In education, we have to understand the course of history, not just because we need to teach it, but because we also shape it and because it shapes us. Given that our country and world do face so many challenges, our intellectual leaders need to be more responsible about their use of voice and their laying of blame. Based on my study of history, I believe that we could experience another historic “collapse” along the lines of Rome or Copan, but if that is to happen the confluence of factors will be diverse and complex. Our teachers and students should not gloss over these factors, as Ferguson has, for the sake of convenience, gimmickry, or false controversy. 

1 comment:

  1. A History of the First World largely discredits Fergusson's hypothesis of Empire decline, illustrating the often protean aspect behind a country's demise.

    Although many of the empires - and their emperors - were deposed through insurrection - they were faced with debilitating war, fractious ethnic groups, famine, resource exhaustion, manpower exhaustion, technological challenge, and fiscal crisis.

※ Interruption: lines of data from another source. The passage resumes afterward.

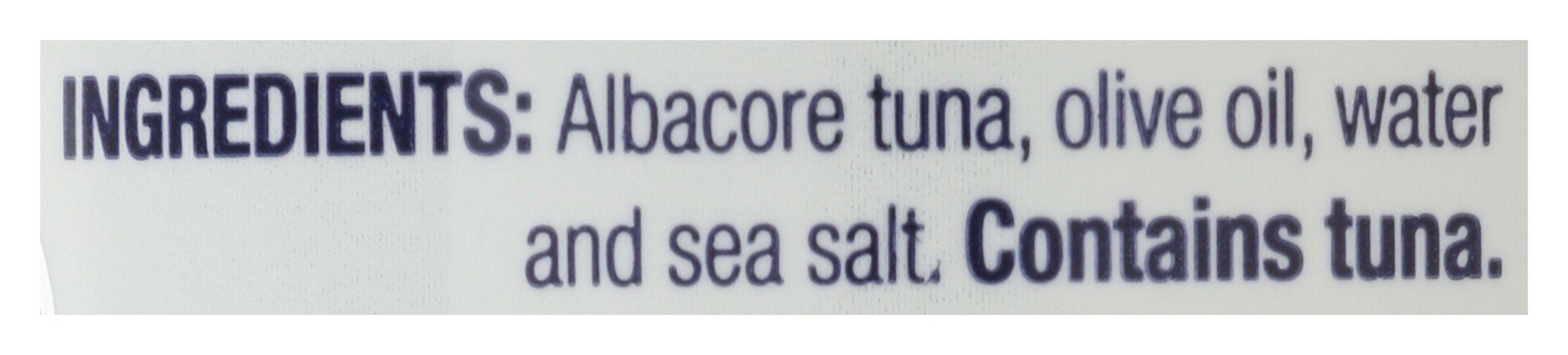 Product gallery 185151627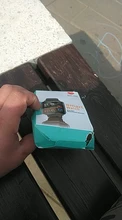 Reloj inteligente deportivo para hombre y mujer, pulsera de Fitness, resistente al agua, con Bluetooth, para Android e iOS, nuevo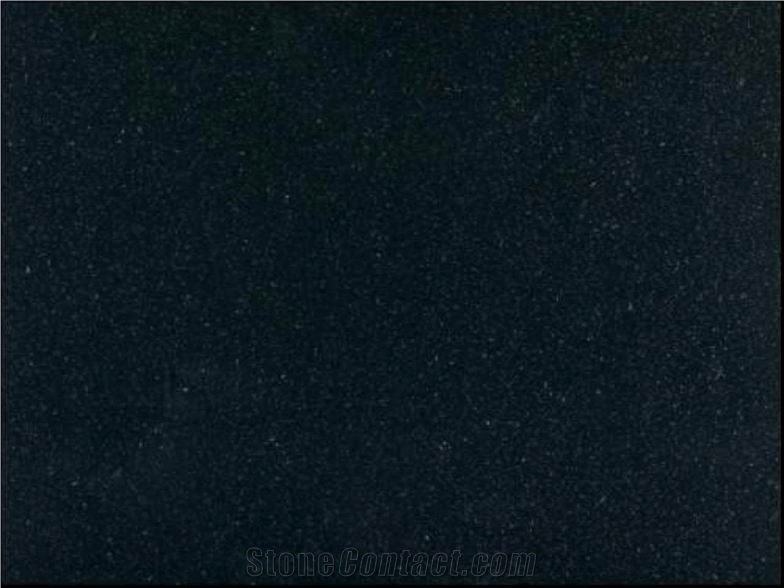 Indian Black Nero Assoluto India Granite Tiles From China Indian Black Nero Assoluto India Granite Tiles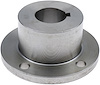 COMPANION FLANGE - image 1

    Insurrection is a mere culmination of these events. According to Ferguson's hypothesis, we should focus on a single crisis, viz fiscal mismanagement, over a short time frame. But empires often do disappear rather quickly - and sometimes rather slowly. The Prussian Elite during the First World War constructed a navy to rival that of Great Britain. By the end of the war - four years later - it did not even have the bargaining power to negotiate a somewhat favourable peace. In contrast, the Ottoman empire's anemic decline occurred over more than a century.

    Ferguson, I think, confuses the final death blow with opening punches. Just as he overstates the power of fiscal crises to destroy an empire, one could easily construct a hypothesis which points towards revolutionary elements as the executioner of an empire. Nonetheless, this would be mistaken. When or if the American "Empire" goes, it will certainly not be one factor that administers the final blow.